I have added my front end domain to the CORS_ORIGIN_WHITELIST.

class PasswordResetView(auth_views.PasswordResetView):
    template_name = 'users/reset_password.html'

    @method_decorator(csrf_exempt)
    def dispatch(self, *args, **kwargs):
        return super().dispatch(*args, **kwargs)

Is there some other method that I must also make csrf_exempt?

Upvotes: 3

Views: 658

Answers (1)

aaron
aaron

Reputation: 43083

django.contrib.auth.views.PasswordResetView decorates its dispatch method with csrf_protect, where csrf_protect = decorator_from_middleware(CsrfViewMiddleware).

Wrapping with your csrf_exempt and the actual CsrfViewMiddleware, we have csrf_protect(csrf_exempt(csrf_protect(<bound method PasswordResetView.dispatch ...>))), where <bound method PasswordResetView.dispatch ...> is super().dispatch.

That can be reduced to csrf_protect(<bound method PasswordResetView.dispatch ...>).

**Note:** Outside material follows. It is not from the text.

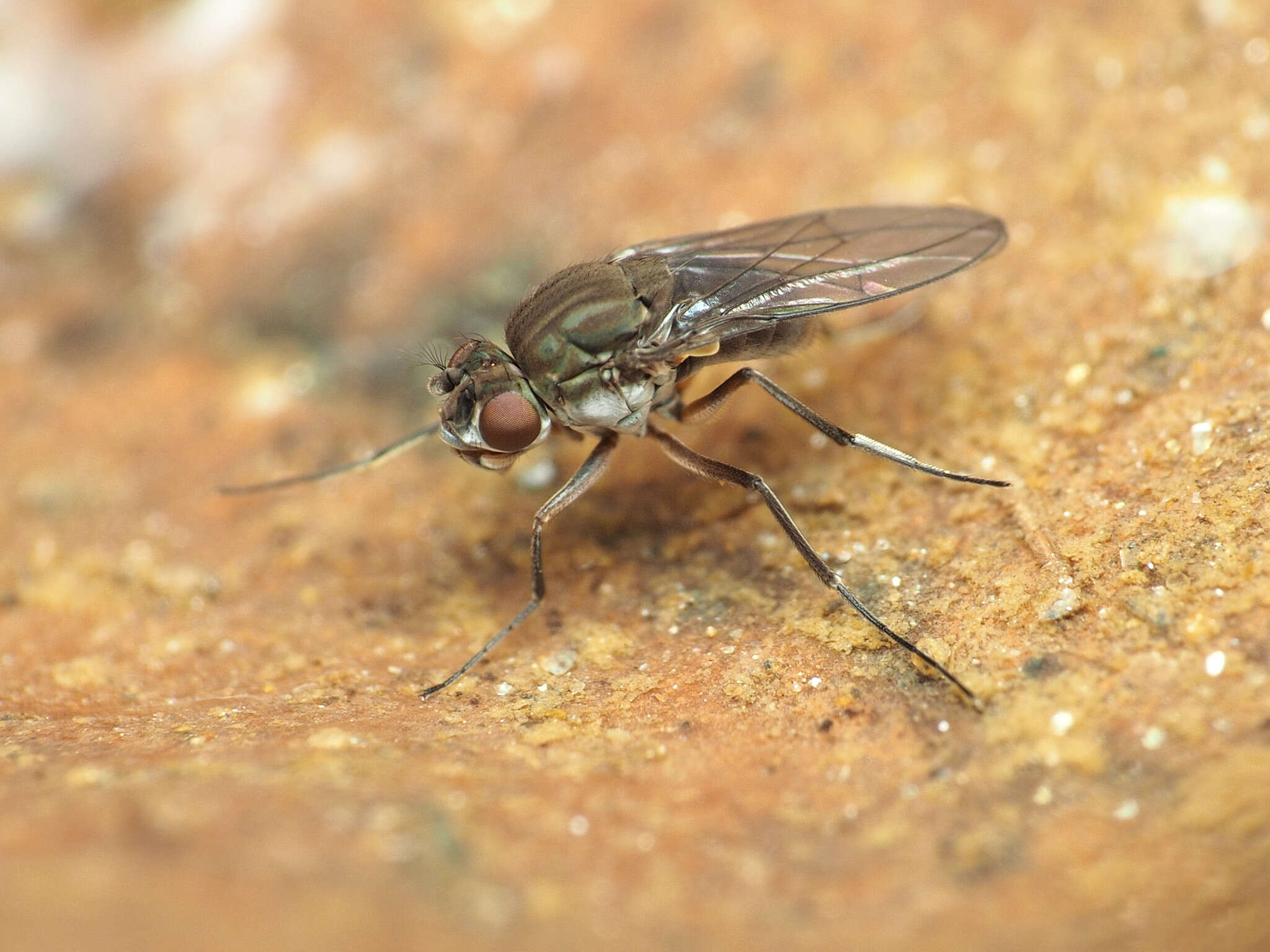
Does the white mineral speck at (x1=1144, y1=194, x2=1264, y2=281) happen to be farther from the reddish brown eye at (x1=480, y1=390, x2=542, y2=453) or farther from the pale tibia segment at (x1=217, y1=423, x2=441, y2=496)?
the pale tibia segment at (x1=217, y1=423, x2=441, y2=496)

We can trick CsrfViewMiddleware by setting request.csrf_processing_done = True:

class PasswordResetView(auth_views.PasswordResetView):
    template_name = 'users/reset_password.html'

    @method_decorator(csrf_exempt)
    def dispatch(self, request, *args, **kwargs):
        request.csrf_processing_done = True
        return super().dispatch(request, *args, **kwargs)

Alternatively, you can set super().dispatch.__wrapped__.csrf_exempt = True but this has the side effect of also affecting other view classes that inherit auth_views.PasswordResetView, since super().dispatch.__wrapped__ is just <function PasswordResetView.dispatch ...>.